### Problem description
Reproduce word for word the part of the passage below on slavery in Britain's West Indian colonies, from "Its adoption in" to "humanity’s creative/destructive impulses.", including both.

START Source

Its adoption in Britain’s new West Indian colonies was therefore utterly unremarkable, and small beer indeed when set against the much larger slavery systems run by other European colonists, most notably Portugal, Spain and France.
‘At the end of the 18th century, well over three quarters of all people alive were in bondage of one kind or another, not the captivity of striped prison uniforms, but of various systems of slavery or serfdom’, writes Adam Hochschild in ‘Bury the Chains’, his account of the Britain’s struggle to abolish the slave trade.
So unremarkable was it that the leading developer of classical liberal thought, John Locke, and the most revolutionary British spiritual prophet of the time, George Fox, accepted slavery in the West Indies as simply a disappointing but inevitable expression of humanity’s creative/destructive impulses.

END Source
START Records provided

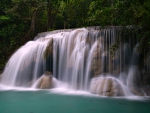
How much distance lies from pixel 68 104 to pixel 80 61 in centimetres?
394

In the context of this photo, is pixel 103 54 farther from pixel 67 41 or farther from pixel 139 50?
pixel 67 41

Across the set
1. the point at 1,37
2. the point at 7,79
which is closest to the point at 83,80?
the point at 7,79

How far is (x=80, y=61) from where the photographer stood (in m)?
11.2

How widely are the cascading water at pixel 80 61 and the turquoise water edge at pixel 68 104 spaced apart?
1.04 m

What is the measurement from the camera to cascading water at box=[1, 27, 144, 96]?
10.4 m

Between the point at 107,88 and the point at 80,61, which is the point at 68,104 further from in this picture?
the point at 80,61

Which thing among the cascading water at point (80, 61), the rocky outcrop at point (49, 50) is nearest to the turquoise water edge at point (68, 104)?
the cascading water at point (80, 61)

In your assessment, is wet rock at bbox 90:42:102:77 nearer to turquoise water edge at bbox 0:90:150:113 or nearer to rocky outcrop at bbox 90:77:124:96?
rocky outcrop at bbox 90:77:124:96

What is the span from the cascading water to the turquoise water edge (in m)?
1.04

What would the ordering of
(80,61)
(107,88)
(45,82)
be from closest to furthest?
(107,88), (45,82), (80,61)

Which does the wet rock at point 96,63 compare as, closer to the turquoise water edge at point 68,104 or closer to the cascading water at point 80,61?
the cascading water at point 80,61

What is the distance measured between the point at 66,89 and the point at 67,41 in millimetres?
3128

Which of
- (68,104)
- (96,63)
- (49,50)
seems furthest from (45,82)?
(68,104)

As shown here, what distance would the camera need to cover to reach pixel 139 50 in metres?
10.1
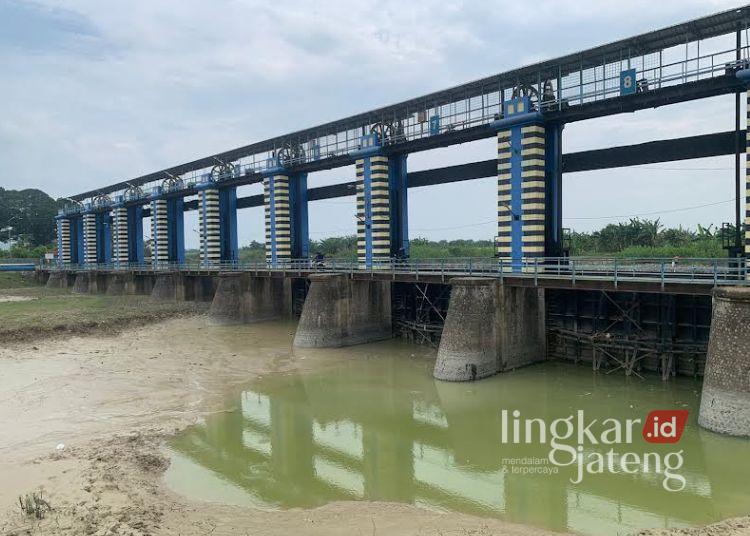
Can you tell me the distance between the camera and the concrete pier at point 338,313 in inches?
1142

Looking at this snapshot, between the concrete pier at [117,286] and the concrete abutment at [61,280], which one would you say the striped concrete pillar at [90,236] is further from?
the concrete pier at [117,286]

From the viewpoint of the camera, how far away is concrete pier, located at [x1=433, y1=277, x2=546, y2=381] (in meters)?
21.6

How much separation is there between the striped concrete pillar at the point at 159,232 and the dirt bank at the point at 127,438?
26090mm

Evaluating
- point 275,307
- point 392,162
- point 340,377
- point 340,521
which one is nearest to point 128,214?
point 275,307

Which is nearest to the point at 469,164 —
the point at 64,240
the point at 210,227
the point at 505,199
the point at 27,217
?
the point at 505,199

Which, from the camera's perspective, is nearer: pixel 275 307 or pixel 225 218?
pixel 275 307

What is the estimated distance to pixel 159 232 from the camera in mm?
57438

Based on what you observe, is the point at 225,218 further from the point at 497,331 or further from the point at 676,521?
the point at 676,521

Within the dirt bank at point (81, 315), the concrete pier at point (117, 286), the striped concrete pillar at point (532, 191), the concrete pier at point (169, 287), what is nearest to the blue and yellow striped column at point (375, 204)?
the striped concrete pillar at point (532, 191)

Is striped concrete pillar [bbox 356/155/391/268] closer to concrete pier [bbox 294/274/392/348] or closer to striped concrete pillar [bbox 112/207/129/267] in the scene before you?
concrete pier [bbox 294/274/392/348]

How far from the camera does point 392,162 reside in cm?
3428

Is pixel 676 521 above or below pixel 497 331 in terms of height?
below

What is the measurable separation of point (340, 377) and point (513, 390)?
24.1ft

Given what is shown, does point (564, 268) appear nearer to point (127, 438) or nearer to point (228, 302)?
point (127, 438)
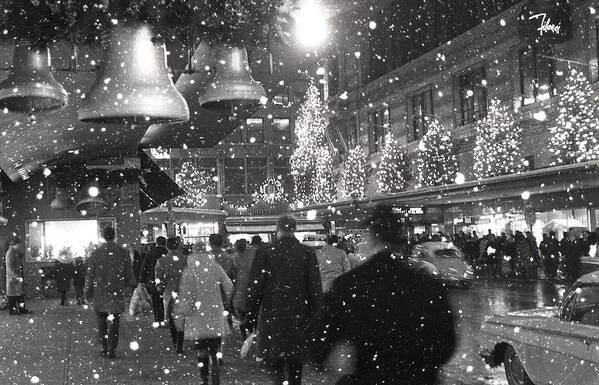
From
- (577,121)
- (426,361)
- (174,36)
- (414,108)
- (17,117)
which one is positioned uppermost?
(414,108)

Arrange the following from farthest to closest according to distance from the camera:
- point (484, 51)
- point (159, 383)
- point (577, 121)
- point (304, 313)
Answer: point (484, 51)
point (577, 121)
point (159, 383)
point (304, 313)

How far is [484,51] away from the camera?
34.8 meters

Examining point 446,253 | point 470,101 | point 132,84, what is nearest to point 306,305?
point 132,84

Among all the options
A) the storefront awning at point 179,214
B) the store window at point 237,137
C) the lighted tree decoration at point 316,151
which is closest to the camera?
the storefront awning at point 179,214

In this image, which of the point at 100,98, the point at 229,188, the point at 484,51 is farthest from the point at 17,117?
the point at 229,188

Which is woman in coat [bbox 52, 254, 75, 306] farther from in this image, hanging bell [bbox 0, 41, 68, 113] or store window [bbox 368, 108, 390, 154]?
store window [bbox 368, 108, 390, 154]

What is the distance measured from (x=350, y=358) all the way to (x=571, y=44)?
2775 centimetres

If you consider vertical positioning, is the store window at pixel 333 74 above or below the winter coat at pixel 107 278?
above

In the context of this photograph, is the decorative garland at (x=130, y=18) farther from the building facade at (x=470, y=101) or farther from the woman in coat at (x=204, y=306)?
the building facade at (x=470, y=101)

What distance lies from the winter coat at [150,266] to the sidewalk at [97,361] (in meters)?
0.95

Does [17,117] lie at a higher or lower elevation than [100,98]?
higher

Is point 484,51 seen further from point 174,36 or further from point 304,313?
point 174,36

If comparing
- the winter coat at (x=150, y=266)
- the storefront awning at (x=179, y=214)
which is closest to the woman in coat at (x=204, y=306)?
the winter coat at (x=150, y=266)

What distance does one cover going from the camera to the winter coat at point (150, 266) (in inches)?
547
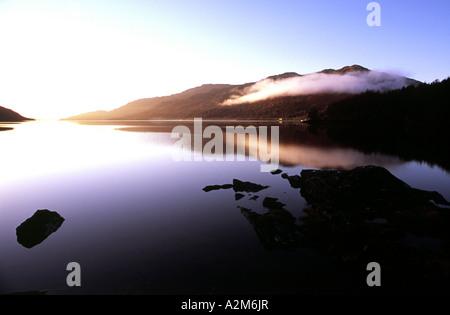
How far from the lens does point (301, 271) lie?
11.6 metres

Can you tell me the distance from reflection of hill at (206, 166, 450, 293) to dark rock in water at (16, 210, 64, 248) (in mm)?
14409

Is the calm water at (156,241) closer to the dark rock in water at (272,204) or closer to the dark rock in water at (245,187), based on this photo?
the dark rock in water at (272,204)

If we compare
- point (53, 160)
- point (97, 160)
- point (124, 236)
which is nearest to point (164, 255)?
point (124, 236)

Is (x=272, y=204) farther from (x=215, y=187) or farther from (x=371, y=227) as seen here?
(x=215, y=187)

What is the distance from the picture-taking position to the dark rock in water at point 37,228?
15312 mm

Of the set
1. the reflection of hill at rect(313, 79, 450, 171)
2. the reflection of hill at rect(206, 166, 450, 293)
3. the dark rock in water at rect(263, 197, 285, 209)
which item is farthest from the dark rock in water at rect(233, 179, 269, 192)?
the reflection of hill at rect(313, 79, 450, 171)

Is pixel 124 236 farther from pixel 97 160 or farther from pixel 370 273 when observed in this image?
pixel 97 160

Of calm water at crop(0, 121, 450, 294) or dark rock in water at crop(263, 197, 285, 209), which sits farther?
dark rock in water at crop(263, 197, 285, 209)

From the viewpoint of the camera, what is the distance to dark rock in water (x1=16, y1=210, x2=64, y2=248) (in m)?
15.3

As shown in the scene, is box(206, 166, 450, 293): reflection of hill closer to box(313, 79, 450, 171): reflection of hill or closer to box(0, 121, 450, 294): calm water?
box(0, 121, 450, 294): calm water

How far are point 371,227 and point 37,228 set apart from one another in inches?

END Records provided

### Result of the task
Its adoption in Britain’s new West Indian colonies was therefore utterly unremarkable, and small beer indeed when set against the much larger slavery systems run by other European colonists, most notably Portugal, Spain and France.
‘At the end of the 18th century, well over three quarters of all people alive were in bondage of one kind or another, not the captivity of striped prison uniforms, but of various systems of slavery or serfdom’, writes Adam Hochschild in ‘Bury the Chains’, his account of the Britain’s struggle to abolish the slave trade.
So unremarkable was it that the leading developer of classical liberal thought, John Locke, and the most revolutionary British spiritual prophet of the time, George Fox, accepted slavery in the West Indies as simply a disappointing but inevitable expression of humanity’s creative/destructive impulses.